While not taking a pro-State Department position, it is interesting that the Committee Report seems to be signaling conclusions that the primary problem is how the State Department has implemented and enforced the regulations. It states that the Department of State has managed the ITAR in a way that “defeats the premise of ITAR and causes a significant loss of market share in key industries for U.S. corporations.” Really? Is that not one of the reasons for this study?
The balancing act that must be done to secure U.S. technology from our enemies, while also not impeding the growth of commercial markets does not take place in a vacuum. Nor should this study. “ITAR reform” has become a political talisman waved when one sector or group wants change. Such jujus should be cautiously waved. The onus for change needs to come from all parties, not just the State Department. These are no new issues, they have been debated since these laws were first enacted and will be debated for years to come.

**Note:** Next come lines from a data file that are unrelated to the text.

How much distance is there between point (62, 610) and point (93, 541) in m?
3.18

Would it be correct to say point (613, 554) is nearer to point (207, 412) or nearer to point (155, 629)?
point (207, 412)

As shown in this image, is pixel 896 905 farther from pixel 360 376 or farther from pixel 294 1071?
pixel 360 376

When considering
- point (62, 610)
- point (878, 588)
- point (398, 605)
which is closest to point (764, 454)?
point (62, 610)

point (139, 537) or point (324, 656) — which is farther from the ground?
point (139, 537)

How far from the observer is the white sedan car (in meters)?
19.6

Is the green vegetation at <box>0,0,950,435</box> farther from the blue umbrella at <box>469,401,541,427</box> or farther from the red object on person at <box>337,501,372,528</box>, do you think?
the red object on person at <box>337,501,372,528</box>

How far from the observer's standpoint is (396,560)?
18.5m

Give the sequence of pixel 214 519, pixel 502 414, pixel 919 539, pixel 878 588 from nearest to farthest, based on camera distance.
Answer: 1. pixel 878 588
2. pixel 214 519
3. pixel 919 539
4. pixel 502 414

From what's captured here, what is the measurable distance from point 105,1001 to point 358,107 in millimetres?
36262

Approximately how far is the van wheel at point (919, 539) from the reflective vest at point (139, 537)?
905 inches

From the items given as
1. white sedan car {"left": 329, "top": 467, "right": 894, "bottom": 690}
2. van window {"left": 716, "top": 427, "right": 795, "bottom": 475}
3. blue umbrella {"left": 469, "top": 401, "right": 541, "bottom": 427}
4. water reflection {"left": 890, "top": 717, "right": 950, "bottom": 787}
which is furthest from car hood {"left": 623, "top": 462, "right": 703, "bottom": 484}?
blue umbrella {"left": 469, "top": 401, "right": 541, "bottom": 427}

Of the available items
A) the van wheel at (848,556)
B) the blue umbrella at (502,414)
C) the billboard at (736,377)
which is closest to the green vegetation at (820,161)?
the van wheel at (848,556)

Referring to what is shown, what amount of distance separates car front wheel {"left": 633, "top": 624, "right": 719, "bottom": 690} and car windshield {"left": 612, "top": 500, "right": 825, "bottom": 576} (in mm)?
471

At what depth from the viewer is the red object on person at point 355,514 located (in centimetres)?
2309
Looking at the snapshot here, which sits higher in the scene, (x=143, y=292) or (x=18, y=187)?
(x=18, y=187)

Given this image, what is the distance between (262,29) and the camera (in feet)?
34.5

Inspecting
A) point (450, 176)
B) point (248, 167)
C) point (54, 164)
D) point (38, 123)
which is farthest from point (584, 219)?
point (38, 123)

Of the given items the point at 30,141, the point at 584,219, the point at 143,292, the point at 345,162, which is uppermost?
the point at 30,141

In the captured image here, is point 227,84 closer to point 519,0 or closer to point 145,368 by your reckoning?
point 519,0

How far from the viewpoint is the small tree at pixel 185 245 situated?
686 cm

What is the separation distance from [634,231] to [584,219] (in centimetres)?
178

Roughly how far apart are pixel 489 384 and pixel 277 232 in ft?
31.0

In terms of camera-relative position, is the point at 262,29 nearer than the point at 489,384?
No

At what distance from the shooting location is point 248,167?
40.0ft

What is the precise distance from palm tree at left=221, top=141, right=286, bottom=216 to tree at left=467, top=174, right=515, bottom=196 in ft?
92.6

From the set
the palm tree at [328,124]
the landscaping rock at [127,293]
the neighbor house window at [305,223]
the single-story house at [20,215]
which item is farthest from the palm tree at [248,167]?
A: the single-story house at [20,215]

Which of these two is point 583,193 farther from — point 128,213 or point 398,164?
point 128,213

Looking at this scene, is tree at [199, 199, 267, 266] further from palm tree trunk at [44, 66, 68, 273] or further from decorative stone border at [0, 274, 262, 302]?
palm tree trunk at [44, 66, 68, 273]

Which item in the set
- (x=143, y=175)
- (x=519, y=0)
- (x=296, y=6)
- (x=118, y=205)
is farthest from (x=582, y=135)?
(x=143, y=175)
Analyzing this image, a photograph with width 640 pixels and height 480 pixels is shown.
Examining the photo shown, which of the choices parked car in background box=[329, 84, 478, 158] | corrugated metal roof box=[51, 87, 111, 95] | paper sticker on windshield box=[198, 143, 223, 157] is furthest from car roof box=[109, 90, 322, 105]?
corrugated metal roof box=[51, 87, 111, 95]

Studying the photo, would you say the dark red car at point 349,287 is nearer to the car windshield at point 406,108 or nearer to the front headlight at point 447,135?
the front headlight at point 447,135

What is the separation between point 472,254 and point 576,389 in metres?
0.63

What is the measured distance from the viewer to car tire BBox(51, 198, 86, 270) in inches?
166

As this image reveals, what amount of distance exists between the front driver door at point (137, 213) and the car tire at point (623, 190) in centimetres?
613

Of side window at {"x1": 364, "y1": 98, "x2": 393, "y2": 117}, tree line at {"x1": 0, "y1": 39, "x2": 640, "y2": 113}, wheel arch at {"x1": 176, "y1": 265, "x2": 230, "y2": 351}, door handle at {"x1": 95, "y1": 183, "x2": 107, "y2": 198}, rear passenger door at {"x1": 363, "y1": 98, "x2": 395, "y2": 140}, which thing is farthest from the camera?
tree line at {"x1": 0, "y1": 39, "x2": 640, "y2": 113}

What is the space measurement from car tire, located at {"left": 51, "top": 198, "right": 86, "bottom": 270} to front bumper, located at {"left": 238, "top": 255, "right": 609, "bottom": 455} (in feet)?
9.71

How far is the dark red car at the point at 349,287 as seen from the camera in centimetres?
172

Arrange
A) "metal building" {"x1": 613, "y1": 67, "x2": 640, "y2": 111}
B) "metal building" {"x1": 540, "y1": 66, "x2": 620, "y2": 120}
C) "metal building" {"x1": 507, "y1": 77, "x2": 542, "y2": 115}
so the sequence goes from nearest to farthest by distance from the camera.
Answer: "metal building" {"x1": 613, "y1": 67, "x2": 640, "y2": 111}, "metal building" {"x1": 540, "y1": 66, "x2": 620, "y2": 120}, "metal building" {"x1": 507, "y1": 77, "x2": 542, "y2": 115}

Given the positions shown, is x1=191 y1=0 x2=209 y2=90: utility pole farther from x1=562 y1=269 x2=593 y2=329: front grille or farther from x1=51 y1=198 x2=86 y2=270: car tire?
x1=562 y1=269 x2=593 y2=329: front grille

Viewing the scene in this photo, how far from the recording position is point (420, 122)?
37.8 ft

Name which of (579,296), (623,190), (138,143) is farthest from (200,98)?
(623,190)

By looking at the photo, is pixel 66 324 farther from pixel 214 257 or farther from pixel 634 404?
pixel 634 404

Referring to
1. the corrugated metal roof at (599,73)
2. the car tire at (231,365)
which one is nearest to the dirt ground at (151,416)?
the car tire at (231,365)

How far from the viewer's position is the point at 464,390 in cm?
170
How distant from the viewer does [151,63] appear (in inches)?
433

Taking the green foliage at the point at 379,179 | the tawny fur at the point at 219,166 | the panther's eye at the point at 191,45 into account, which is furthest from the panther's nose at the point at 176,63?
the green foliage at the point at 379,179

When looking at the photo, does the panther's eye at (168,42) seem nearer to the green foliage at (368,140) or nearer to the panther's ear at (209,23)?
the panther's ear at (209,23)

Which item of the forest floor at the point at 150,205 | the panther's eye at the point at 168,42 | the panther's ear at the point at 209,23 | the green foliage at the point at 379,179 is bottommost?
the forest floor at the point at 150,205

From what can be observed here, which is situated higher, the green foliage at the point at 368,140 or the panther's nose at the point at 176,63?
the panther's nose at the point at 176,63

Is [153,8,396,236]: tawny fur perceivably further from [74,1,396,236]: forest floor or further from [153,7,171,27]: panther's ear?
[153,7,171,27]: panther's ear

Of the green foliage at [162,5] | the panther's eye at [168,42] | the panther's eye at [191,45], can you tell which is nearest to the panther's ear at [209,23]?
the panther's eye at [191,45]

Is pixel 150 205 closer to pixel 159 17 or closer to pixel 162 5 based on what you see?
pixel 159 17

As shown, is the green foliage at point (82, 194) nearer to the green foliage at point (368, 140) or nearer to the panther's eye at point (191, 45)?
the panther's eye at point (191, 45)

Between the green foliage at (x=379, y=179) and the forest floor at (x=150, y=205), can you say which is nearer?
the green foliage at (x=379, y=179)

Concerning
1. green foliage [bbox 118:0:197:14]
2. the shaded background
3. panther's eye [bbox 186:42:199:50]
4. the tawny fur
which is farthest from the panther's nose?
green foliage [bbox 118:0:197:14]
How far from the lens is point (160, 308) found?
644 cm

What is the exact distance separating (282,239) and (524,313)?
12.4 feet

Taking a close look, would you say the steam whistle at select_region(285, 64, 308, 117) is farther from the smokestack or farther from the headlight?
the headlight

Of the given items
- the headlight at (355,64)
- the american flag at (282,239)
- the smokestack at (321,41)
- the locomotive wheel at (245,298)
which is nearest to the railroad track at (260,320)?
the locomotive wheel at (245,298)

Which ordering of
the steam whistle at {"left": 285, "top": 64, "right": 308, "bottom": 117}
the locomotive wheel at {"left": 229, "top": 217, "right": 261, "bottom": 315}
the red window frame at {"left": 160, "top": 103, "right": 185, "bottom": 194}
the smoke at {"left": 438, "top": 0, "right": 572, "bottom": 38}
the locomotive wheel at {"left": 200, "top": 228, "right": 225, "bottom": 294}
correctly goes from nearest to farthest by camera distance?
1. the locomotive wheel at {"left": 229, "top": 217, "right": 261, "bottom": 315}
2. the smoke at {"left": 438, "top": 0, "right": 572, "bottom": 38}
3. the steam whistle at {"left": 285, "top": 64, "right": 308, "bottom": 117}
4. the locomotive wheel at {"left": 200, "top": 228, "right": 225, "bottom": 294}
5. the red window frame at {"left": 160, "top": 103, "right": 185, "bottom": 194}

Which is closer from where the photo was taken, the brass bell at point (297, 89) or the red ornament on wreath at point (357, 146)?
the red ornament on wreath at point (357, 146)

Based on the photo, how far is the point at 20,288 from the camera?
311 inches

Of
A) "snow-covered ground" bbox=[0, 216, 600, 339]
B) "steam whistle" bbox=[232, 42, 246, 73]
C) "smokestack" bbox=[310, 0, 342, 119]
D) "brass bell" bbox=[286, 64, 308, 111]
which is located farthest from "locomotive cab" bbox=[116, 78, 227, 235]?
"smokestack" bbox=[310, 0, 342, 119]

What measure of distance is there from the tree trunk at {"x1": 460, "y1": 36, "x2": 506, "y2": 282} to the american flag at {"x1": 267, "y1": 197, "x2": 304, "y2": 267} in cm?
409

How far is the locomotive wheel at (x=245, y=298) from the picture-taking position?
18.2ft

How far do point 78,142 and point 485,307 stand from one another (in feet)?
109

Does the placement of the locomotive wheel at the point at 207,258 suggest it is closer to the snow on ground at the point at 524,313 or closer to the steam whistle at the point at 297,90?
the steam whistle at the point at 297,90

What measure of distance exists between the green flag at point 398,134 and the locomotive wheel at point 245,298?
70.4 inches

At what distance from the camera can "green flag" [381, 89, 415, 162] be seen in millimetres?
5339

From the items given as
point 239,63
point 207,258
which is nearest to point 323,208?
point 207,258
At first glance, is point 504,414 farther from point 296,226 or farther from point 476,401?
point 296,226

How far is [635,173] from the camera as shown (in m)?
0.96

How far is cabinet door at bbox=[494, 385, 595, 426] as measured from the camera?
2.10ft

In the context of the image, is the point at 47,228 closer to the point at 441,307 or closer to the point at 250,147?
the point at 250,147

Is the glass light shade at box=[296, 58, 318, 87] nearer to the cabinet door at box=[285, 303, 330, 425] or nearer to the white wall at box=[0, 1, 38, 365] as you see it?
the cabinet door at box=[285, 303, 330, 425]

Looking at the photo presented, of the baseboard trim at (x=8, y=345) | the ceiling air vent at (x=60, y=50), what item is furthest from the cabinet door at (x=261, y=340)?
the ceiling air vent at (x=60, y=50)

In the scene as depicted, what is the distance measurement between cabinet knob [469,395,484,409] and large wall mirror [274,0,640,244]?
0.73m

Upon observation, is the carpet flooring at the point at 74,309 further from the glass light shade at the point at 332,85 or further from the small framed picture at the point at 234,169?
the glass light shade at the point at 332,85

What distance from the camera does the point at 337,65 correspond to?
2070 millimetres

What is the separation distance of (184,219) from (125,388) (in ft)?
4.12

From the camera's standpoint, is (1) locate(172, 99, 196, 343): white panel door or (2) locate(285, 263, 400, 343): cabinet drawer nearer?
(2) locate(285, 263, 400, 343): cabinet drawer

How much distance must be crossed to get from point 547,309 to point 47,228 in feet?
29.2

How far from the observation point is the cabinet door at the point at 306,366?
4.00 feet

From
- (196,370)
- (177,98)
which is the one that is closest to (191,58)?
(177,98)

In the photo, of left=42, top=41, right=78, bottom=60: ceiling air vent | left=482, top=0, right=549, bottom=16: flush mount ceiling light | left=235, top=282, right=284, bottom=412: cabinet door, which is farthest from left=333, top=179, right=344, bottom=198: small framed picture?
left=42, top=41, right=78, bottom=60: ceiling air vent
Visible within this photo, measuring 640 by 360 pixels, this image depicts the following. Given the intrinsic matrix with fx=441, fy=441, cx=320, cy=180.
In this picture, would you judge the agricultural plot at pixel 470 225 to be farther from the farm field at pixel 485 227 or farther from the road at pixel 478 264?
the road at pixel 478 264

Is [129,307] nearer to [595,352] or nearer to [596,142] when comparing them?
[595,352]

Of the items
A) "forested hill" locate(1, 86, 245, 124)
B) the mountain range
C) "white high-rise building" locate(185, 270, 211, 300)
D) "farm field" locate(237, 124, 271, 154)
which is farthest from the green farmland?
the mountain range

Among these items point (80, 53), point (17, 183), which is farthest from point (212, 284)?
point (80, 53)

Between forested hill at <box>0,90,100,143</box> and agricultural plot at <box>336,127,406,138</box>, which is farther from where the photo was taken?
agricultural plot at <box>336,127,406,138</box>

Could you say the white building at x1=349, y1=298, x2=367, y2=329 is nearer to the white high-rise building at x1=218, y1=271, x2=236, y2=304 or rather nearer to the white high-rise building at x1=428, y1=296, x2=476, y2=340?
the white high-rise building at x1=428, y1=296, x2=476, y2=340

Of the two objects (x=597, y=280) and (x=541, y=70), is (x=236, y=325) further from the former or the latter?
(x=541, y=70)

It is not as if the State Deparment somehow ignores industry concerns, quite the opposite. The Arms Export Control Act (AECA) says it cannot and, in practice, it works closely with industry to try and make these laws and regulations work in a variety of ways. For example, the Defense Trade Advisory Group (DTAG) recently published a rather robust list of suggested substantive changes to various ITAR sections as well as list of new priorities. A list of proposed rule changes, including one for satellites, is also available for review here.
In addition to the ITAR report, the committee is also requiring the DNI to prepare two additional studies that are worth a mention. One involves a review of the illicit trade of nuclear and radiological material and equipment. The other involves a review of the global supply chain. Interestingly, these two reports are somewhat related to the ITAR study, yet it appears that they are to be completed independent of one another. That’s too bad. In practice these three issue areas meet up in the real world and a change or reform in one area could impact the others.